#### [Document segment]
----------------

Tales From The Safe Space, Part 36 – Michael Bloomberg’s University Of Michigan Commencement Address

Michael Bloomberg delivers a college commencement speech worth hearing

While it is true that a generation of university students – the product of our therapeutic culture and “you can’t say that” attitude to political debate – is now being indoctrinated into the Cult of Social Justice and Identity Politics with alarmingly little resistance from the educational establishment, there is at least one graduating class which has been sent out into the world with a rather more inspiring (and small-L liberal) message ringing in their ears.

Former New York City mayor Michael Bloomberg was invited to address the University of Michigan’s graduating class of 2016, and from the first word of his speech he tore into the culture of safe spaces, trigger warnings and all of the other illiberal symptoms of this new orthodoxy.

From Bloomberg’s speech:

The most useful knowledge that you leave here with today has nothing to do with your major. It’s about how to study, cooperate, listen carefully, think critically and resolve conflicts through reason. Those are the most important skills in the working world, and it’s why colleges have always exposed students to challenging and uncomfortable ideas.

The fact that some university boards and administrations now bow to pressure and shield students from these ideas through “safe spaces,” “code words” and “trigger warnings” is, in my view, a terrible mistake.

The whole purpose of college is to learn how to deal with difficult situations — not run away from them. A microaggression is exactly that: micro. And one of the most dangerous places on a college campus is a safe space, because it creates the false impression that we can insulate ourselves from those who hold different views.

----------------

#### [Exercise 1]
According to the article on Bloomberg's commencement speech, which graduating class did he address?
#### [Exercise 2]
Continue the article on Bloomberg's commencement speech from the point where it stops.
The items that follow are separate material with no connection to the article.

Data taken from a collection
----------------

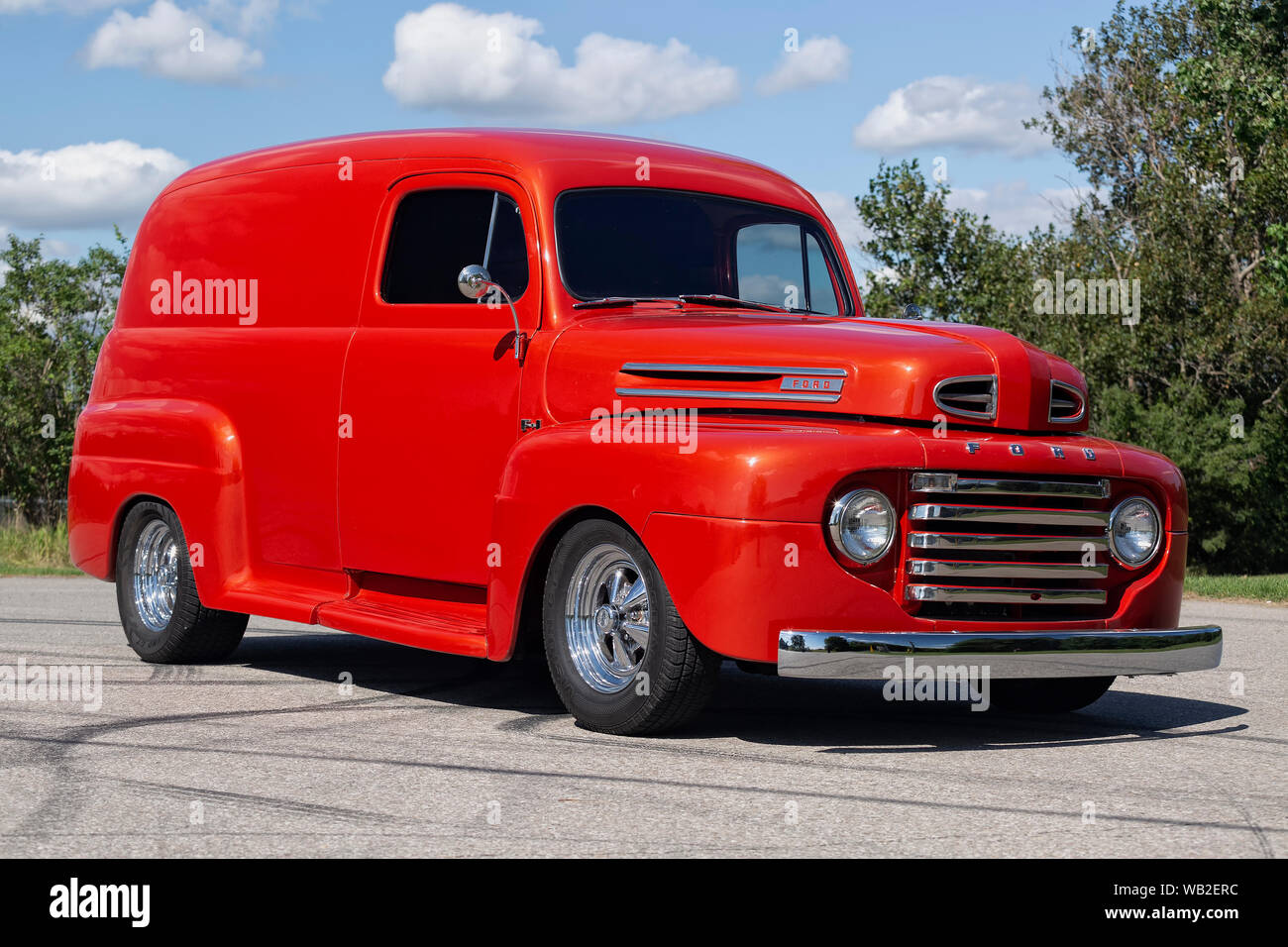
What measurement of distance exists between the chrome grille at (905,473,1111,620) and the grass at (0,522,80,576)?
44.0ft

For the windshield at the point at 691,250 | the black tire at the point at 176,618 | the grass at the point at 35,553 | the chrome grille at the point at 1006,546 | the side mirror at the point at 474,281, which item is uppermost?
the windshield at the point at 691,250

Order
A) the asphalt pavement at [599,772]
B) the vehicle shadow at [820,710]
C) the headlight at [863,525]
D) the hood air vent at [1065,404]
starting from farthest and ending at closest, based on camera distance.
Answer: the hood air vent at [1065,404] < the vehicle shadow at [820,710] < the headlight at [863,525] < the asphalt pavement at [599,772]

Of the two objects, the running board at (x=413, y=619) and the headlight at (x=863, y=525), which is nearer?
the headlight at (x=863, y=525)

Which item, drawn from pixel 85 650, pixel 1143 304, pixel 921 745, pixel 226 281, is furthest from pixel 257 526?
pixel 1143 304

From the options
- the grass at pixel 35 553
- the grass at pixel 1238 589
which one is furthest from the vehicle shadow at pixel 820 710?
the grass at pixel 35 553

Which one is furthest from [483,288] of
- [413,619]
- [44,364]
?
[44,364]

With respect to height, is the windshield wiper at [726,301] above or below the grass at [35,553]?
above

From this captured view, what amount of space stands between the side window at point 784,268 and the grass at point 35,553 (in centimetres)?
1171

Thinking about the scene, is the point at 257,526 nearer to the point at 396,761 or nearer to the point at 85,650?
the point at 85,650

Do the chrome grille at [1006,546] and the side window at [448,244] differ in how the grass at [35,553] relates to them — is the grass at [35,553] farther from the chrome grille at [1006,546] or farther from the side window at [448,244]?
the chrome grille at [1006,546]

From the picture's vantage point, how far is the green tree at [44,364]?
34.9m

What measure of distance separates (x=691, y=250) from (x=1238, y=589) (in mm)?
10539

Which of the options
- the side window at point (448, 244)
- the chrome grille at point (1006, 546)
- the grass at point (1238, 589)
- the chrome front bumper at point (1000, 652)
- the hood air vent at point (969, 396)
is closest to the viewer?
the chrome front bumper at point (1000, 652)

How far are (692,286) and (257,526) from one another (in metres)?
2.57
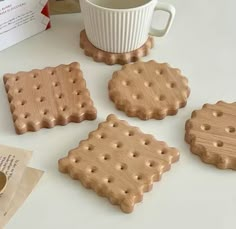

----------------

#### [Result 1]
The University of Michigan's graduating class of 2016.

#### [Result 2]
We can’t do this, and we shouldn’t try — not in politics or in the workplace. In the global economy, and in a democratic society, an open mind is the most valuable asset you can possess.

Think about the global economy. For the first time in human history, the majority of people in the developed world are being asked to make a living with their minds, rather than their muscles. For 3,000 years, humankind had an economy based on farming: Till the soil, plant the seed, harvest the crop. It was hard to do, but fairly easy to learn. Then, for 300 years, we had an economy based on industry: Mold the parts, turn the crank, assemble the product. This was hard to do, but also fairly easy to learn.

Now, we have an economy based on information: Acquire the knowledge, apply the analytics and use your creativity. This is hard to do and hard to learn, and even once you’ve mastered it, you have to start learning all over again, pretty much every day.

Keeping an open mind to new ideas is essential to your professional success — just as it’s crucial to our collective future as a democratic society.

Note the loud booing quickly drowned out by cheering when Bloomberg talks about the inherent intellectual and academic danger of a “safe space” – while his remarks were warmly received, there is clearly a very vocal group of students who did not want to hear this message, and who will step forth from the University of Michigan with very warped views about how political debate (and even ordinary interpersonal relationships) should be conducted.

Bloomberg then turns his attention to the presidential race and the state of American democracy in general:

Democracy in action can actually produce a lot of inaction, which we see every day in Washington and other levels of government, too. When governments fail to address the needs of the people, voters in both parties get angry and some politicians exploit that anger by offering scapegoats instead of solutions.

If we want to stop demagogues, we have to start governing again, and that requires us to be more civil, to support politicians who have the courage to take risks, and to reward those who reach across the aisle in search of compromise.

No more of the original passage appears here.